Other than feeling lovely underfoot, your rug’s job is to tie furniture together into living ‘zones’ and make a path for foot traffic. The way you do this depends on whether the furniture in the area you want to add a rug to is against or away from walls.

Illustration of dining room table and chairs with rug underneath. To get the right sized rug make sure the table and all chairs fit comfortably on top of your rug.


If you’re looking for a rug for under a dining table that’s set in the middle of a room, make sure you choose one that’s large enough for all the furniture including chairs to fit comfortably on top (even when they’re pulled out for dining). If it’s going to live in your sitting area, it’s okay just to have the front legs of your sofa on top – it won’t affect the balance of the seating.
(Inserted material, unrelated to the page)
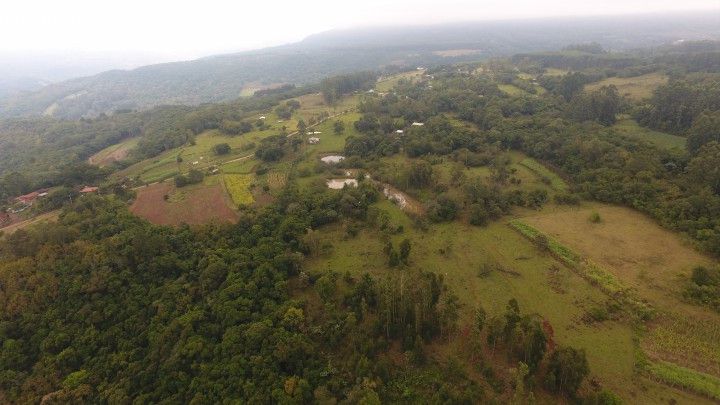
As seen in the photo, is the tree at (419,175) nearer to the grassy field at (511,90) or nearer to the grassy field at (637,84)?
the grassy field at (511,90)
Illustration of bed against the wall on top of large cream coloured rug
Make sure your rug is wider than your furniture, but it’s ok if only the front legs are on top. Basically, you’re never going to walk around the back part of your furniture so your rug doesn’t need to extend to the wall, but make sure there’s room to walk around the sides.
Runners work best in heavily trafficked areas. Try to cover as much of the walking distance as possible.
Traditionally for hallways, runners also make great rugs for places where there’s lots of activity and through traffic – like the kitchen. The key is to make sure they cover as much of the walking distance or kitchen area as possible. Smaller runners also work well as bedside rugs, instead of one large rug.
An illustration of a round table  with chairs on top of a round rug.
Don’t be put off by round rugs – all the same rules apply. While, they’re especially good for round dining tables or coffee tables, they work beautifully with angles too. Round rugs look great underneath small corner sofas and armchairs too.

Bigger is better

If there’s one thing you should remember, it’s that when it comes to rugs it’s better to go a bit bigger than smaller. It might sound a little strange, but bigger rugs tend to be more versatile, working better with the space and furniture you have to tie your room together.